### What the task requires
Write out precisely the lines beginning with the line that contains "Place [235,172], [12,113], [255,212], [133,187]" and ending with the last line of the entries, and no other lines.

### Data extract
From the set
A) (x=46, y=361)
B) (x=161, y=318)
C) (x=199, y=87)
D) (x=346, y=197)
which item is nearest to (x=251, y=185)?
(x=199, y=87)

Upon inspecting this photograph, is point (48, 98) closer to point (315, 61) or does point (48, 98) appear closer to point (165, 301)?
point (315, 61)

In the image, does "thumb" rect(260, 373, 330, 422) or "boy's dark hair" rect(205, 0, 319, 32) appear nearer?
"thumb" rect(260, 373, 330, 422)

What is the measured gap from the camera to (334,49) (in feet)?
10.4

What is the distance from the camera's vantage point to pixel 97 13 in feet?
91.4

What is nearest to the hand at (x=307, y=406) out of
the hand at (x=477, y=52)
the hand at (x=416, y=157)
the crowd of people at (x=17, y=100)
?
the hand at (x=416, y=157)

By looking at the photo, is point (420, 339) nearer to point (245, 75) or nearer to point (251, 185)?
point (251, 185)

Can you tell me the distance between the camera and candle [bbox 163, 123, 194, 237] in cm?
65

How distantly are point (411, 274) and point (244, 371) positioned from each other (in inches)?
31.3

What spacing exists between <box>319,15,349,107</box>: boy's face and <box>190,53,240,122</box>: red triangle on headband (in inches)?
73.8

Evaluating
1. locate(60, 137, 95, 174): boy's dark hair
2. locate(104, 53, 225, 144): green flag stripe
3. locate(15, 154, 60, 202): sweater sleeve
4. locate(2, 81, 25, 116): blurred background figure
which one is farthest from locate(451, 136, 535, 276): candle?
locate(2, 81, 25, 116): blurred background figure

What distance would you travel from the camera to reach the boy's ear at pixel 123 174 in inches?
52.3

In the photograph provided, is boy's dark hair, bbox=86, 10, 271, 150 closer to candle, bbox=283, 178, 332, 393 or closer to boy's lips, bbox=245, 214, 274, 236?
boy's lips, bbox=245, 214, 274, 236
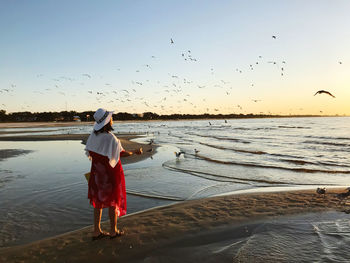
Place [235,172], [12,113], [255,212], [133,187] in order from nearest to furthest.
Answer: [255,212], [133,187], [235,172], [12,113]

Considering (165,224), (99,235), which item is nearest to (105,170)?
(99,235)

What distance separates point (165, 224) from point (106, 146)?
2066mm

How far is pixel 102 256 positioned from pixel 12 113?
134 m

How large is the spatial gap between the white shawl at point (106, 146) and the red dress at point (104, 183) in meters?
0.12

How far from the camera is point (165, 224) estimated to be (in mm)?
5027

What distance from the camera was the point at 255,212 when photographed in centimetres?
572

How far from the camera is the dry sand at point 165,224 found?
153 inches

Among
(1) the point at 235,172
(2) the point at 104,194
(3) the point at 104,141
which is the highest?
(3) the point at 104,141

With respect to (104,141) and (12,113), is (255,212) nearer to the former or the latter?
(104,141)

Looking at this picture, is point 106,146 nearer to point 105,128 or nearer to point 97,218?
point 105,128

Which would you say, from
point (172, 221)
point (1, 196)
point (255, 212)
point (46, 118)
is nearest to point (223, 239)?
point (172, 221)

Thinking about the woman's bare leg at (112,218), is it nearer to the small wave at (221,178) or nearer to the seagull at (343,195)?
the seagull at (343,195)

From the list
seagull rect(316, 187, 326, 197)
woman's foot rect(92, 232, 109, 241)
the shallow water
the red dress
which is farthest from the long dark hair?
seagull rect(316, 187, 326, 197)

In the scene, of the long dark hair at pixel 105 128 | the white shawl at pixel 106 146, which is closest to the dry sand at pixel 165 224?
the white shawl at pixel 106 146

### Solution for this exercise
Place [235,172], [12,113], [255,212], [133,187] in order from nearest to furthest.
Answer: [255,212], [133,187], [235,172], [12,113]

Considering (165,224), (99,235), which item is nearest to (105,170)?
(99,235)

What distance separates point (165, 224) from point (106, 146)?
2066mm

How far is pixel 102 256 positioned from pixel 12 113?
134 m

How large is the spatial gap between the white shawl at point (106, 146) and the red dress at point (104, 183) in meters?
0.12

How far from the camera is point (165, 224) estimated to be (in mm)?
5027

What distance from the camera was the point at 255,212 when photographed in centimetres?
572

How far from the camera is the dry sand at point 165,224 found?
153 inches

Among
(1) the point at 235,172
(2) the point at 104,194
(3) the point at 104,141
which is the highest?
(3) the point at 104,141

With respect to (104,141) and (12,113), is (255,212) nearer to the former or the latter?
(104,141)

Looking at this picture, is point 106,146 nearer to point 105,128 or nearer to point 97,218?
point 105,128

Which would you say, from
point (172, 221)
point (1, 196)
point (255, 212)
point (46, 118)
is nearest to point (223, 239)?
point (172, 221)

Thinking about the woman's bare leg at (112,218), is it nearer to the small wave at (221,178) or nearer to the seagull at (343,195)?
the seagull at (343,195)

From the list
seagull rect(316, 187, 326, 197)
woman's foot rect(92, 232, 109, 241)
the shallow water
the red dress
which is farthest from the long dark hair?
seagull rect(316, 187, 326, 197)

In the scene, of the long dark hair at pixel 105 128 | the white shawl at pixel 106 146, which is closest to the dry sand at pixel 165 224?
the white shawl at pixel 106 146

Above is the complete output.